Indeed, on a number of occasions, this charismatic woman acknowledges her own mistakes, particularly in her 2002 bid for the Republican nomination for Lietenant Governor of the Last Frontier where she fell short by just 2% of the votes cast. Her style is a little breezy for my taste, but the book is very readable. And like Barack Obama, she does use a lot of clichés. She seems to talk more about common sense conservative principles than actually articulate those principles and show how they work in the real world.
But, there are times, when she does provide examples which illustrate the meaning of those principles. My favorite such example was when she explained why she stopped frequently a local café in Wasilla that she used to visit regularly when she first become mayor of that booming Alaskan metropolis:
I finally slowed down on that Friday-morning routine when I was pregnant with Piper.
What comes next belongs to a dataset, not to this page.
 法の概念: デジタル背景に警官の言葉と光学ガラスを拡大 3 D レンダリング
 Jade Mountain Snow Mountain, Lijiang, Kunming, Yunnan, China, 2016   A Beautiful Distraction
Nearly every pregnant woman has something that can make her instantly ill, and the cigarette smoke inside the café kind of nauseated me. Instead of supporting a much-talked-about citywide smoking ban at the time, though I just stopped going to that restaurant. It eventually went smoke-free on its own, which is the way things like that should work.
No nanny-stater she. Sarah Palin shows exactly how one should react if a business doesn’t cater to her particular needs. Instead of running whining to the government, she takes action on her own. She doesn’t go to the offending establishment and notes how it, without the heavy hand of the state, changes its smoking policies on its own.
Palin is right, that’s the way things like that should work.